Exposing an API would allow HSes to internally map user IDs however they like,
at the cost of an extra round trip (of which the response can be cached).
Munging the URI would allow clients to apply the mapping locally, but would force
user X on service Y to always map to the same munged user ID. Considering the
exposed API could just be applying this munging, there is more flexibility if
an API is exposed.
::
GET /_matrix/app/%CLIENT_MAJOR_VERSION%/user?uri=$url_encoded_uri
Returns 200 OK:
{
user_id: <complete user ID on local HS>
}
Room Aliases
++++++++++++
We may want to expose some 3P network rooms so Matrix users can join them directly,
e.g. IRC rooms. We don't want to expose every 3P network room though, e.g.
``mailto``, ``tel``. Rooms which are publicly accessible (e.g. IRC rooms) can be
exposed as an alias by the application service. Private rooms
(e.g. sending an email to someone) should not
be exposed in this way, but should instead operate using normal invite/join semantics.

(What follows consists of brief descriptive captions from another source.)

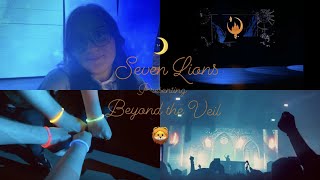 POV: You're 5'4 at your FIRST EVER RAVE and 7 Lions is there! 🦁 | Vlog of the Beyond the Veil tour 🌙 by Olivia Rose Bean 54 views 11 months ago 15 minutes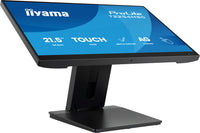 iiyama T2254MSC-B2AG Computerbildschirm 54,6 cm (21.5") 1920 x 1080 Pixel Full HD LED Touchscreen Schwarz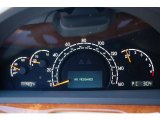 2006 Mercedes-Benz S 500 4Matic Sedan Gauges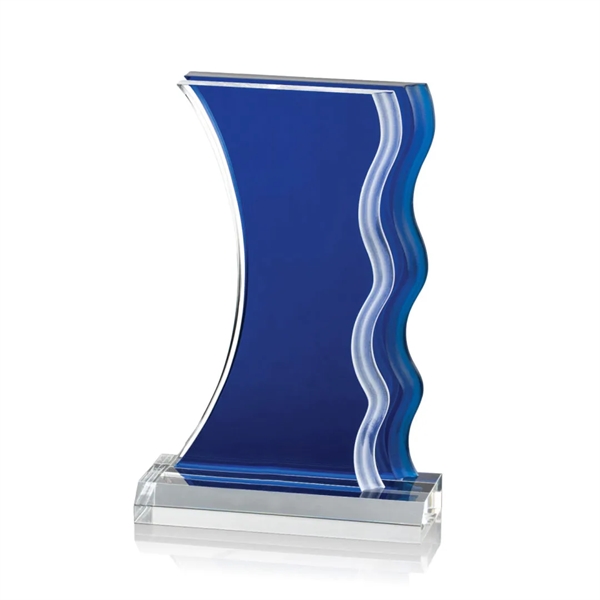 The waterfall edge of the Nolan VividPrint™ Award is given a... from ASI 84592 St Regis Group / St Regis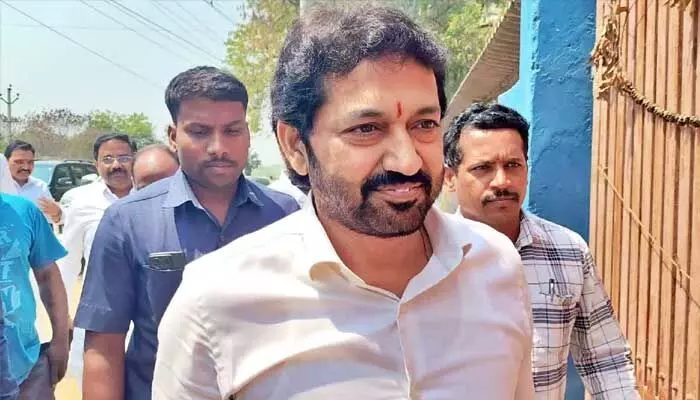 Pochampalli Srinivas Reddy : ముగిసిన పోచంపల్లి విచారణ Pochampalli Srinivas Reddy : ముగిసిన పోచంపల్లి విచారణ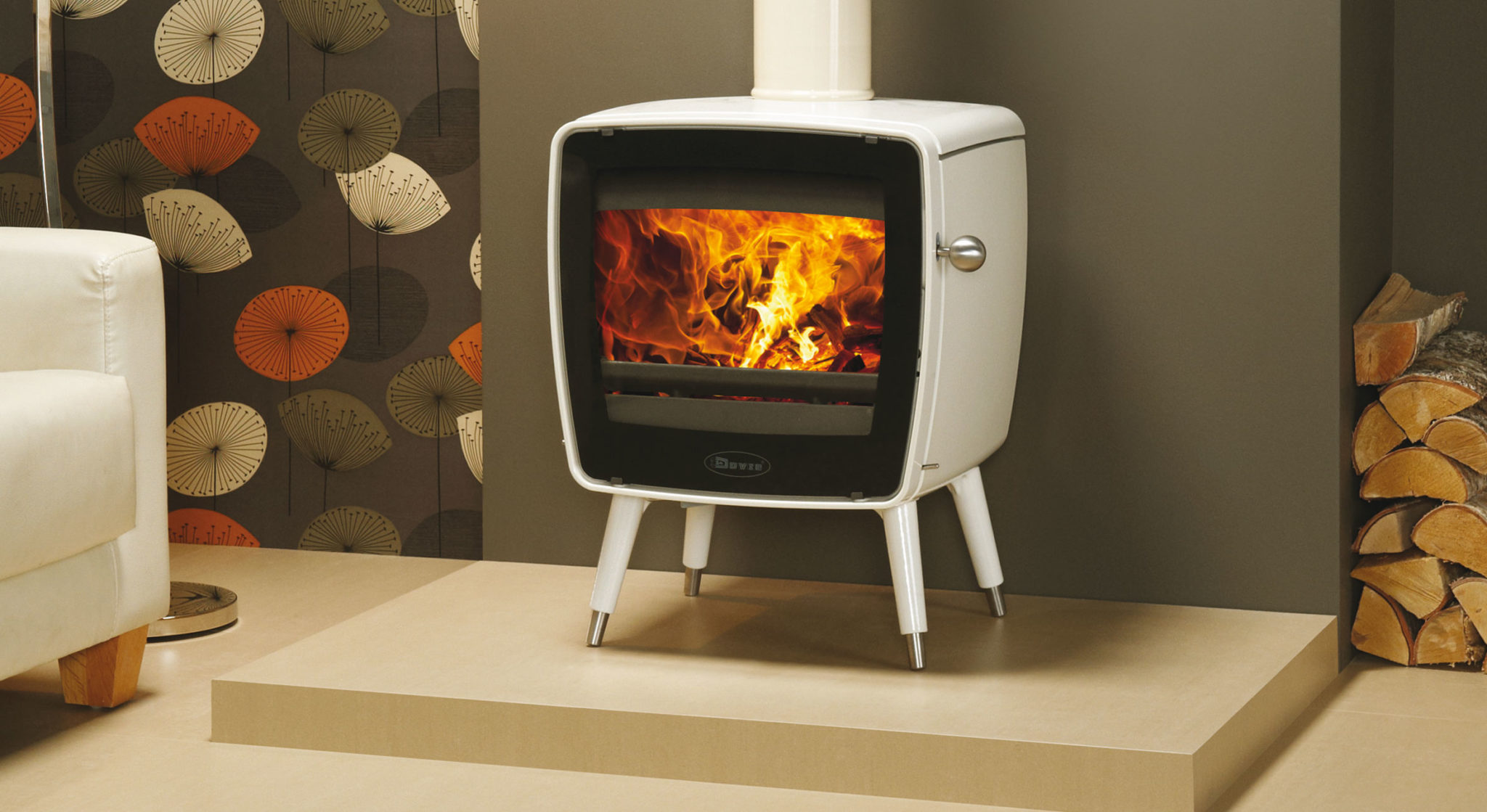 Look to the Future with Dovre’s Contemporary Wood Burning Stoves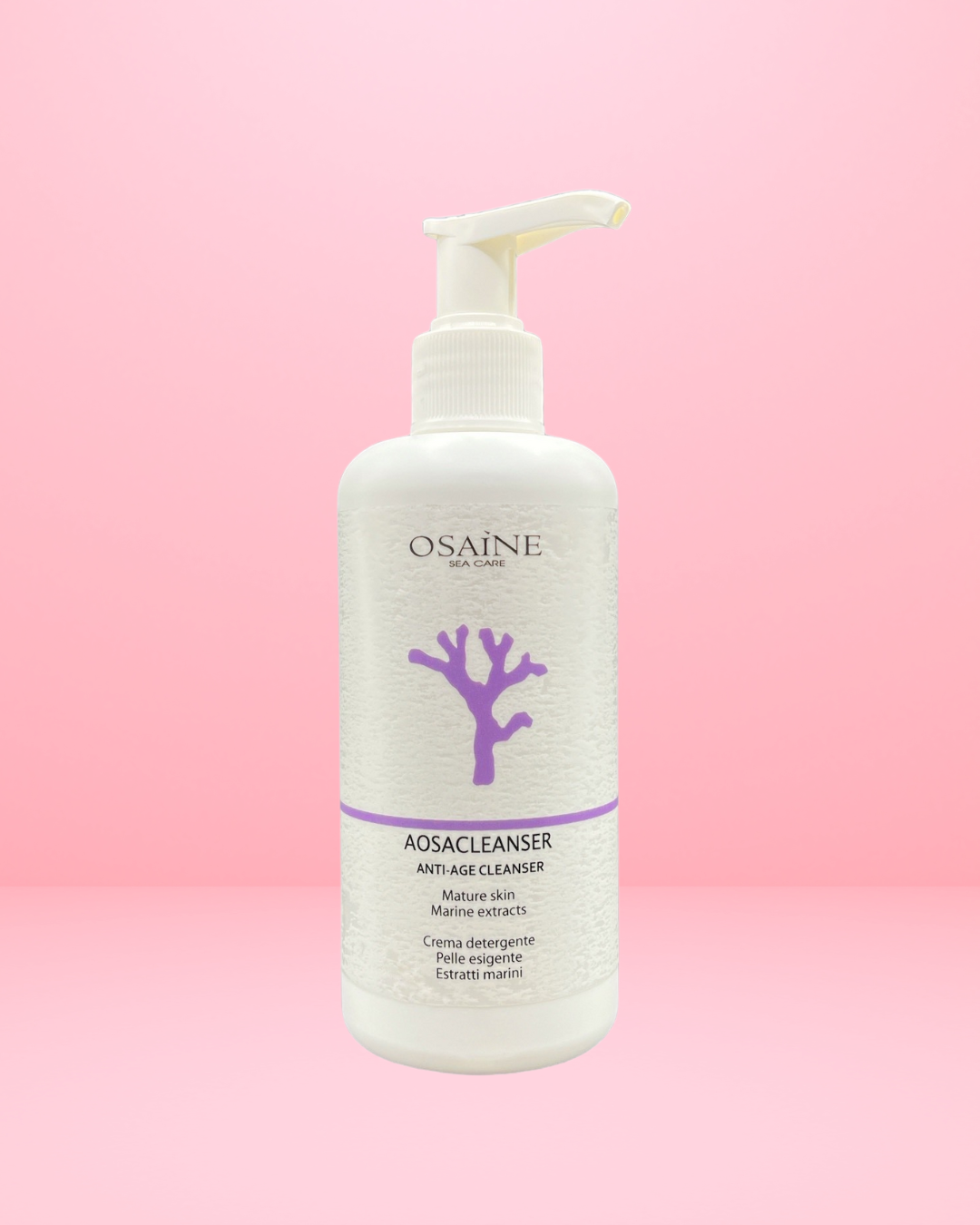 cosmedi - Wholesale Gezichtsreiniger - Voedende reiniger met zeewater, zeewier en argan0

Therefore, the ID conventions discussed below are only valid for public rooms which
expose room aliases.
Matrix users may wish to join XMPP rooms (e.g. using XEP-0045) or IRC rooms. In both
cases, these rooms can be expressed as URIs. For consistency, these "room" URIs
SHOULD be mapped in the same way as "user" URIs.
::
GET /_matrix/app/%CLIENT_MAJOR_VERSION%/alias?uri=$url_encoded_uri
Returns 200 OK:
{
alias: <complete room alias on local HS>
}
Event fields
++++++++++++
We recommend that any events that originated from a remote network should
include an ``external_url`` field in their content to provide a way for Matrix
clients to link into the 'native' client from which the event originated.
For instance, this could contain the message-ID for emails/nntp posts, or a link
to a blog comment when bridging blog comment traffic in & out of Matrix.